In the middle of March 2020 – soon after our university quickly moved to remote instruction and the entire United States entered a period of prolonged self-isolation – Chen-Hui and I began to talk about the idea of preparing a series of concerts that we would live stream from our apartment. Our idea was share slightly shorter concerts of music would relate some to of our collective experiences during this time as well as explore some musical themes and experiments that we would be less likely inclined to present in “normal” in person concerts.
In addition to the idea of this concert series I had often considered the idea of making a number of “apartment albums” that we would simply record in our apartment. Myself being a fan of the intimacy in many experimental, underground, and/or popular albums recorded in living rooms, closets, and bedrooms, the idea of recording albums of contemporary music at home has long appealed to me. As our period of self-isolation continued and the potential of recording music elsewhere seemed less likely, we decided that this time would therefore be an ideal situation to record many albums at home to correspond with each of our live-streamed concerts. In addition, we were also excited by this opportunity to create higher fidelity recordings that could be mastered and edited into a more refined products than what a live-stream allows.
Following these ideas, this is the first of a series of albums planned by the Misty Shore Duo.
The works we selected for this album all have multiple connections to the theme: “Memories and Memorial.” The first connection is that multiple works are themselves memorials. For example, it is widely discussed that Arnold Schoenberg wrote the sixth work of his Opus 19 after the passing of Gustav Mahler. Multiple scholars have commented that the work’s tolling harmonies symbolize the funeral bells of Mahler’s funeral. Beyond this, Toru Takemitsu’s work
“Litany” is more explicitly a memorial with both its title and sub-title “In Memory of Michael Vyner.” Oliver Knussen’s “Prayer Bell Sketch” is itself written in memory of Toru Takemitsu. Finally, Orlando Jacinto García’s “a gamelan in the distance” bears the subtitle “in memory of Lou Harrison.”
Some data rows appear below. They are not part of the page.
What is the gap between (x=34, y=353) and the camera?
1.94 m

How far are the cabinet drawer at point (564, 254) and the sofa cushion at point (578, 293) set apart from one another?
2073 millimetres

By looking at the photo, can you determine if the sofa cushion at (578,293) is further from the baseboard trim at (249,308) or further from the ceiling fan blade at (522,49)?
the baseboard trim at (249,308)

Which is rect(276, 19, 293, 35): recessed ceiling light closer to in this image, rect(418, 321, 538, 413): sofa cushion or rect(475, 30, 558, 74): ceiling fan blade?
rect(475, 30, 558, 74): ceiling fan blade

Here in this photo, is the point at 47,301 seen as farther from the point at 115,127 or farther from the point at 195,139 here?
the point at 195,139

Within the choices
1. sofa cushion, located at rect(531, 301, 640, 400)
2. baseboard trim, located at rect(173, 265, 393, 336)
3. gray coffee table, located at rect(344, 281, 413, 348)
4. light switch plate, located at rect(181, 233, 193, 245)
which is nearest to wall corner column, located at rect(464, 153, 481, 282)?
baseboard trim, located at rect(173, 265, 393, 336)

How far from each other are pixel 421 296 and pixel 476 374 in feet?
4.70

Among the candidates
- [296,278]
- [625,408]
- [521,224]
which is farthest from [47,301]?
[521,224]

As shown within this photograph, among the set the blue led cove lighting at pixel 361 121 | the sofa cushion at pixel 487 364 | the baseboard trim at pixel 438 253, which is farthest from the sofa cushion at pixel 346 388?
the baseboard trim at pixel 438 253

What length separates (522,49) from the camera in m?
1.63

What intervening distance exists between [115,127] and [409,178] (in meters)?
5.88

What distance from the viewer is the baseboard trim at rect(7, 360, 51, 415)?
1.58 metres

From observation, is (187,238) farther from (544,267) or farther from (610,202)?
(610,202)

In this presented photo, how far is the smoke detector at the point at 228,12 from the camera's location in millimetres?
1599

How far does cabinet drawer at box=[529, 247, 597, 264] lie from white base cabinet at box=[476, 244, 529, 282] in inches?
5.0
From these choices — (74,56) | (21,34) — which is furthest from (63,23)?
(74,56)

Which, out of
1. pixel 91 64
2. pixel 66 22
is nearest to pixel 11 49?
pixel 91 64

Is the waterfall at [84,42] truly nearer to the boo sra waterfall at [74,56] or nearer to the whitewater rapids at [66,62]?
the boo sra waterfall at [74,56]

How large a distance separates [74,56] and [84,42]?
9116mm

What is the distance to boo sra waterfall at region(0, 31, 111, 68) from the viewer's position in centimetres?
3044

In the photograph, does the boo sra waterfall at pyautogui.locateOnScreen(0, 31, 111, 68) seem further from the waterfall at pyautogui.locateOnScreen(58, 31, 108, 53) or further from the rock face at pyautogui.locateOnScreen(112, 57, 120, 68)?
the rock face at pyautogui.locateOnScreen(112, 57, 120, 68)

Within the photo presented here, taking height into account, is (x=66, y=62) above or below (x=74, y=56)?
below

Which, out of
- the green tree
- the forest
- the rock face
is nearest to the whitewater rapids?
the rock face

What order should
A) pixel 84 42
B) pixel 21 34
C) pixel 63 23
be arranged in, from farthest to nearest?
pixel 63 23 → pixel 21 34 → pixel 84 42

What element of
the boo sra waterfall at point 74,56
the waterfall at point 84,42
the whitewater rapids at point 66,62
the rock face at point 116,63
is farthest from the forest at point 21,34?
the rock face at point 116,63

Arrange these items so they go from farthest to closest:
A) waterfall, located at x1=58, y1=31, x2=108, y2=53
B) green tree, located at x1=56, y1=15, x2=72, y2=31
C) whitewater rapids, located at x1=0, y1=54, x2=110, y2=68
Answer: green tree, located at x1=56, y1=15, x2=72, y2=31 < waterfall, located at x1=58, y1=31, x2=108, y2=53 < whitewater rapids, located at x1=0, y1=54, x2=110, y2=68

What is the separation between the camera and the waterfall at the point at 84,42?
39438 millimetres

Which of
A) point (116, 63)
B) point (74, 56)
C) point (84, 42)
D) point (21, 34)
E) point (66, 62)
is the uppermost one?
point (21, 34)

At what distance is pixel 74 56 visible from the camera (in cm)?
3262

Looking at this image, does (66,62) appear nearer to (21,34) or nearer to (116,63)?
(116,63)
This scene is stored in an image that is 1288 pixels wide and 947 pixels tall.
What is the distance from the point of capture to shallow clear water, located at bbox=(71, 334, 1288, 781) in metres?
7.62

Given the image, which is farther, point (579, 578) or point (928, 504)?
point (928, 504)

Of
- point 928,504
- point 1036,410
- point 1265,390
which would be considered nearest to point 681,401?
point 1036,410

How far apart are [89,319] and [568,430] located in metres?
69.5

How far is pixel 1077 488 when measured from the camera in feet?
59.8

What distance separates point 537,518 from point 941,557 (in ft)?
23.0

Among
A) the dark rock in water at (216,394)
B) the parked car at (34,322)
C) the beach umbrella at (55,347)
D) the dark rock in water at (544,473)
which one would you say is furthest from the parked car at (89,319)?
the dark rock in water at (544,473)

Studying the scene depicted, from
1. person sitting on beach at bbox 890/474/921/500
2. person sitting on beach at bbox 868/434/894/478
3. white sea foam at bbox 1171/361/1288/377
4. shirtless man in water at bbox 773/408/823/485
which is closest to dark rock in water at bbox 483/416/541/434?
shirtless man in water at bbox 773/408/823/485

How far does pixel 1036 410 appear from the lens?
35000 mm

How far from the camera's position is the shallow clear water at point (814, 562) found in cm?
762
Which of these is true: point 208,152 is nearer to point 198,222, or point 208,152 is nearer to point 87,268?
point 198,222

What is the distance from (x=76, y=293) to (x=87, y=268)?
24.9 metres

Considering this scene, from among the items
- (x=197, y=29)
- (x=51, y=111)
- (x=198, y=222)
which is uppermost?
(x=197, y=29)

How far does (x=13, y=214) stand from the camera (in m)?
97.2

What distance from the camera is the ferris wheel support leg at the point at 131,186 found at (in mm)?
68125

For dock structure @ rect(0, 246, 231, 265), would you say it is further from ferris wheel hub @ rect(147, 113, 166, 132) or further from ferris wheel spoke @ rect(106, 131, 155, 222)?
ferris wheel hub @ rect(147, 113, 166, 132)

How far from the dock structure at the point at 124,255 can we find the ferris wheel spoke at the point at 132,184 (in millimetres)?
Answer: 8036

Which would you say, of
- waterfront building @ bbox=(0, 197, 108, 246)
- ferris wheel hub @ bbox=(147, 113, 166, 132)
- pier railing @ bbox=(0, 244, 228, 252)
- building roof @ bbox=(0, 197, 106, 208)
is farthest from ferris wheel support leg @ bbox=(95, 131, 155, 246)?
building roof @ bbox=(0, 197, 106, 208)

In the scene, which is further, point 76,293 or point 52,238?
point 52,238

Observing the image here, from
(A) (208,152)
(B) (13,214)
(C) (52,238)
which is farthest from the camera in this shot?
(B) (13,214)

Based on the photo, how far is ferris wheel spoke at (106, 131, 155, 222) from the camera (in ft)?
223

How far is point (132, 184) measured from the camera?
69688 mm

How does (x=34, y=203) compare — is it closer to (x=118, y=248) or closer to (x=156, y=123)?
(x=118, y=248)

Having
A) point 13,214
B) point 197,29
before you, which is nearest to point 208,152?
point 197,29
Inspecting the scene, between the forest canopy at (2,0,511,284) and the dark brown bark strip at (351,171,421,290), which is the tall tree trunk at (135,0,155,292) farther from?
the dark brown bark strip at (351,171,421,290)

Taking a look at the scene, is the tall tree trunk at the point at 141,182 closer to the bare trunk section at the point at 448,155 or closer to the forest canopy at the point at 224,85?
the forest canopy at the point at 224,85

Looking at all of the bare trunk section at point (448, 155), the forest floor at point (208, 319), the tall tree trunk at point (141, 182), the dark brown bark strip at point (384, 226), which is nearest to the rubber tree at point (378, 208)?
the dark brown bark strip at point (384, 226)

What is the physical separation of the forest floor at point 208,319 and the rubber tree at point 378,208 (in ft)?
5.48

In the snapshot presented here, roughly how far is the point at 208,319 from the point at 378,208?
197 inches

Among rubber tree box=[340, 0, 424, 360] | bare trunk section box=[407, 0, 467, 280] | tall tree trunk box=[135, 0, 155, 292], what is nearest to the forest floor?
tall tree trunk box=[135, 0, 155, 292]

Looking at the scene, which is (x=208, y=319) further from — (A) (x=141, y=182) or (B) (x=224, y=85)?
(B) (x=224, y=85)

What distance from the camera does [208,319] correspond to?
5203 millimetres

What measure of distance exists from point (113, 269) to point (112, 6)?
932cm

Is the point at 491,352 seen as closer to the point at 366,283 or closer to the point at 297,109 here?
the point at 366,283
Beyond the memorials, the remaining two works both make explicit reference to deeply personal memories. For example, Ken Ueno’s “Disabitato” was written with a sort of prescient nostalgia for his time in Rome as well as a memory of the Italian city of Gubbio. My piece, “stone bells and long reeds spinning in the wind…” uses recordings of two types of Cambodian objects that I recorded in Cambodia in 2015 – two ancient Cambodian stone bells housed in the Cambodian National Museum and Cambodian singing kites, also known as Kleng-Ek. My mentor – the eminent Cambodian-American composer Chinary Ung – had long remembered and dreamt of recording each of these objects since he moved to the United States in the 1960’s.
Beyond these connections, there are multiple threads that run through the program. For example, Knussen’s work is a memorial of Takemitsu and uses a direct quote from the Schoenberg miniature. Beyond this, nearly all of the works have a connection to Asian culture with two works by composers of Japanese heritage and three other works – namely the Knussen, Sudol, and García – that each directly reference Asian sonic materials.
Lastly, in their own way, every work in the program also references the symbol of bells tolling in memory wherein the resonance and decay of a bell’s initial and fleeting attack slowly fades into silence, just like our memories slowly fade away over time into nothingness.